1. Among all the countries Oman is aggressively spending lot of % GDP on its miltary expenditures.

2. Similarly we can observe that its neighbouring country Saudi Arabia is also aggresivly spending , which followed by Algeria

### 2. Which Countries are doing bad in distribution losses when compared to its power generated ?

In [None]:
Power_DF = Final_DF[['Country Name','Country Code','continent','Fossil_Fuel_Power','Distribution_Losses']]
Power_DF = Power_DF.dropna()

In [None]:
fig = px.treemap(Power_DF, path=[px.Constant("world"), 'continent', 'Country Name'], values='Fossil_Fuel_Power',
                  color='Distribution_Losses', hover_data=['Country Code'],
                  color_continuous_scale='RdBu',
                  color_continuous_midpoint=np.average(Power_DF['Distribution_Losses'], weights=Power_DF['Fossil_Fuel_Power']))
fig.update_layout(margin = dict(t=50, l=25, r=25, b=25))
fig.update_layout(title_text='Global Energy Mix: Proportions of Fossil Fuel Energy Generation and Distribution Losses')
fig.show()

Fossil fuel energy generation and distribution losses refer to the energy wastage that occurs during the production and transmission of electricity from fossil fuels. When fossil fuels like coal, oil, or natural gas are burned to generate power, a significant amount of energy is lost as heat due to various inefficiencies in the process. Additionally, during the transmission and distribution of electricity through power grids, energy is lost due to resistance in the wires and other equipment. These losses not only lead to a decrease in overall energy efficiency but also contribute to higher fuel consumption and greenhouse gas emissions. To address this issue, efforts are being made to improve the efficiency of fossil fuel power plants, upgrade transmission infrastructure, and promote the integration of renewable energy sources. By reducing these losses, we can enhance energy sustainability and mitigate environmental impacts associated with fossil fuel energy generation.

From the icicle chart we can summarize Togo and Libya are doing very bad with distribution losses.They are having about 70% of distribution which mean more than half of their power generated is wasted in distribution it self.
However countries of same continent such as south sudan and Mautitus are doing well bringing their losses very closly to 5%.

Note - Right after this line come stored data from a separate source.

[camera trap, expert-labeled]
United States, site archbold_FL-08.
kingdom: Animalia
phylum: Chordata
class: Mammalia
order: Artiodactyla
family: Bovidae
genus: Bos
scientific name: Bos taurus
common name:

### 3. What are top 10 largest populated cities all around world ?

In [None]:
Top_10_Populated_Cities=Final_DF.sort_values('Urban_City_Pop',ascending=False).head(10)

In [None]:
fig = px.bar(Top_10_Populated_Cities, x='Country Name', y='Urban_City_Pop')
fig.update_xaxes(title_text='Country')
fig.update_yaxes(title_text='Max Pop in city')
fig.update_layout(title_text='Top 10 Countries with the Largest City Populations 2021')
fig.show()

We see from chart that Japan has Max population in city wise then India goes in 2nd while China on 3rd and Brazil following next.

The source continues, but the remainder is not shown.